• _FRAGMENTO DE TEXTO_
•••

Raro no sólo significa extravagante, sino, también, escaso. Tratándose de un país, sería un vagar por fuera de lo que los países de nuestro entorno cultural estaban haciendo y, además, hacerlo por escasez de élites solventes. Así, mientras se levantaba el velo de la energía en la primera revolución industrial, nuestra cátedra principal era la de teología. Así salimos del siglo XIX prácticamente sin patentes, cuando se extendía toda la potencia del electromagnetismo por Europa y América. Espero que nadie me recuerde nuestras aportaciones a la fregaza y a que el gran Cruyff dejara de fumar.
Llegados estos tiempos, hay que comprobar cuánto de raro queda en nosotros después de cuarenta años de puesta al día. No debía parecer que aún seamos raros después de entrar en la OTAN, en la Unión Europea y hasta, para favorecer las ventas de libros de los conspiranoicos, haber entrado en el club Bilderberg. Añádase que hasta ya tenemos extrema derecha, la última moda política; que estamos rodeados de “globalistas” y de gente que se quiere vacunar. Tal parece que hemos dejado el territorio “friki”.

•••

• _DATOS DISPONIBLES_
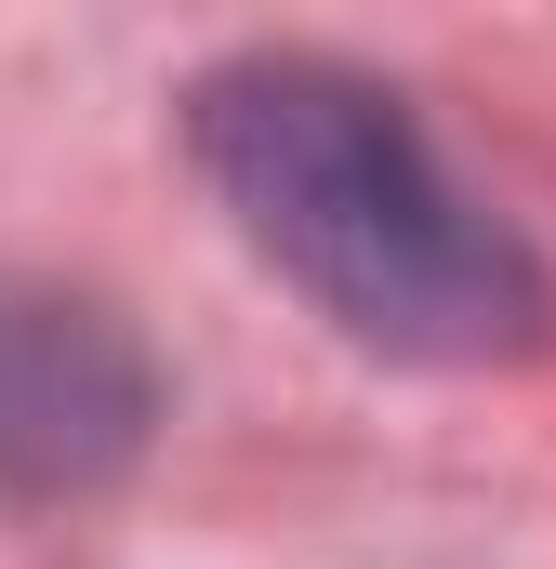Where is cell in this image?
<instances>
[{"label": "cell", "mask_w": 556, "mask_h": 569, "mask_svg": "<svg viewBox=\"0 0 556 569\" xmlns=\"http://www.w3.org/2000/svg\"><path fill=\"white\" fill-rule=\"evenodd\" d=\"M199 172L252 226V252L291 266L358 345L398 358H504L544 279L530 252L437 172V146L398 120V93L318 67V53H252L199 80Z\"/></svg>", "instance_id": "cell-1"}]
</instances>
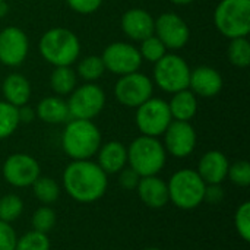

•••

• _TAREAS_
- A) Según el fragmento de texto, ¿cuál era la cátedra principal en España mientras se levantaba el velo de la energía en la primera revolución industrial?
- B) Reproduce literalmente el pasaje del fragmento de texto que comienza en las palabras "Raro no sólo" y termina después de "dejara de fumar.".
Para resolver las tareas no hace falta consultar el listado.

• _RESPUESTAS_
- A) La de teología.

- B)
Raro no sólo significa extravagante, sino, también, escaso. Tratándose de un país, sería un vagar por fuera de lo que los países de nuestro entorno cultural estaban haciendo y, además, hacerlo por escasez de élites solventes. Así, mientras se levantaba el velo de la energía en la primera revolución industrial, nuestra cátedra principal era la de teología. Así salimos del siglo XIX prácticamente sin patentes, cuando se extendía toda la potencia del electromagnetismo por Europa y América. Espero que nadie me recuerde nuestras aportaciones a la fregaza y a que el gran Cruyff dejara de fumar.